Task details: Retype the entries below word for word, leaving out every picture.

The data:
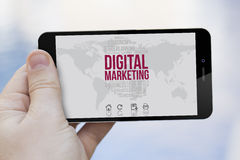 Using a 3d generated digital marketing cell phone Stock Photo
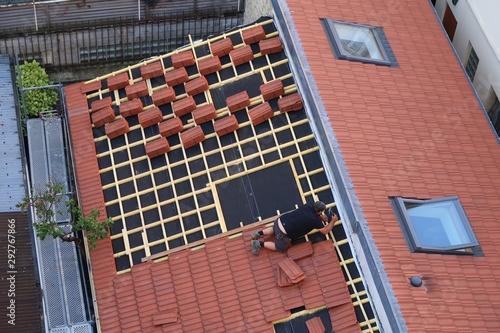 Fototapeta Couvreur posant des tuiles sur le toit d'une maison obraz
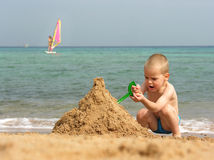 Kid play on beach Royalty Free Stock Images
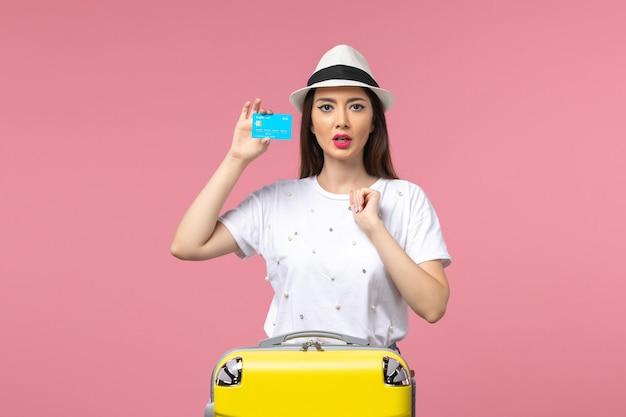 Vista frontale giovane donna in possesso di carta di credito sulla parete rosa estate viaggio emozione woman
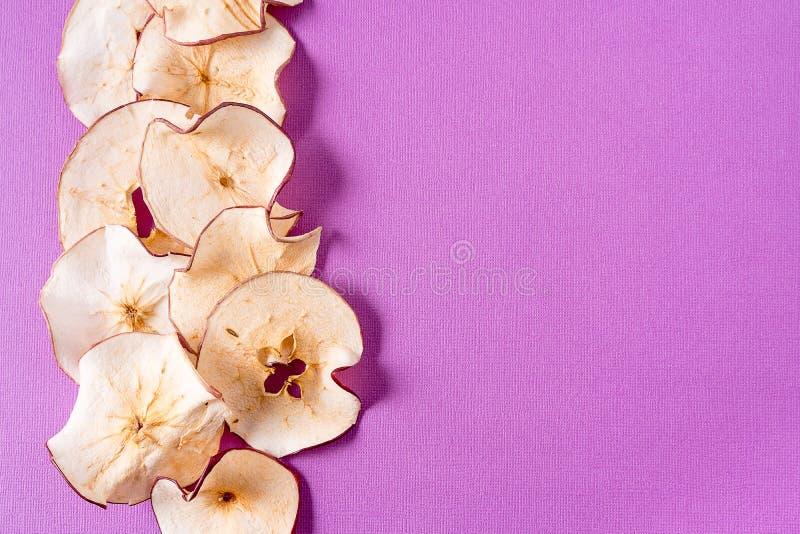 Wysuszony jabłko szczerbi się nad purpurowym tłem z kopii przestrzenią fotografia royalty free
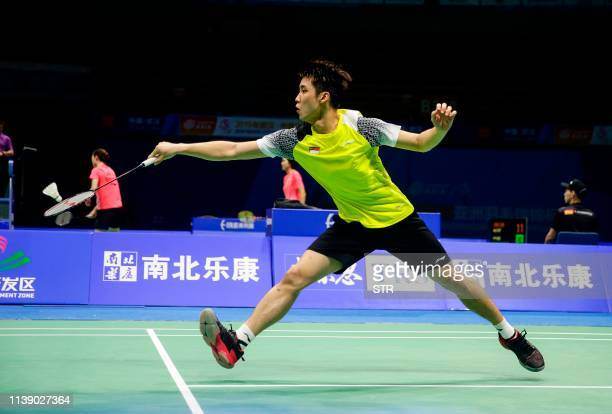 Loh Kean Yew of Singapore hits a return against Shi Yuqi of China during their men's singles first round match at the 2019 Badminton Asia...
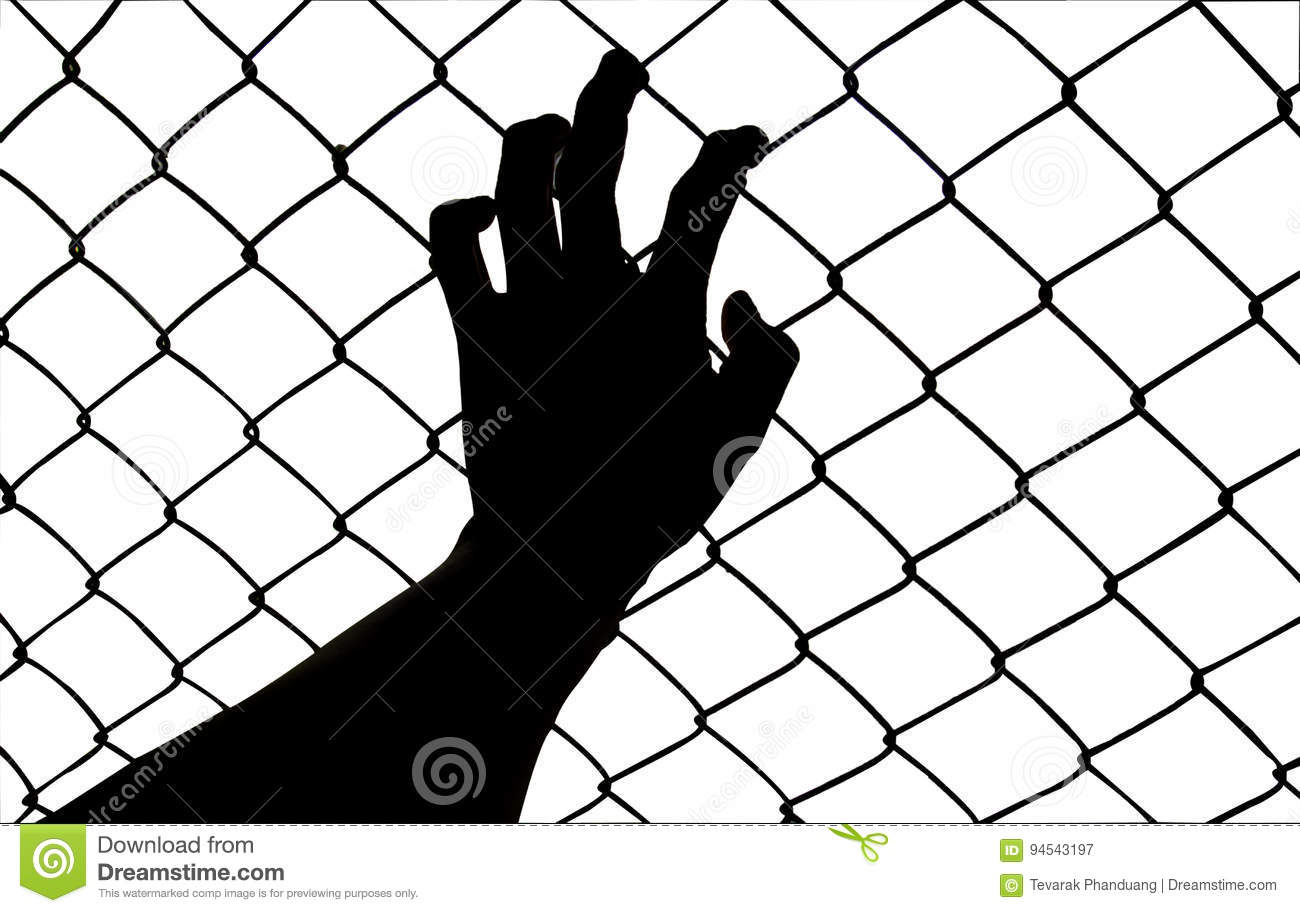 Hand On Chain Link Fence Royalty Free Stock Photo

Response below:
 Using a 3d generated digital marketing cell phone Stock Photo
 Fototapeta Couvreur posant des tuiles sur le toit d'une maison obraz
 Kid play on beach Royalty Free Stock Images
 Vista frontale giovane donna in possesso di carta di credito sulla parete rosa estate viaggio emozione woman
 Wysuszony jabłko szczerbi się nad purpurowym tłem z kopii przestrzenią fotografia royalty free
 Loh Kean Yew of Singapore hits a return against Shi Yuqi of China during their men's singles first round match at the 2019 Badminton Asia...
 Hand On Chain Link Fence Royalty Free Stock Photo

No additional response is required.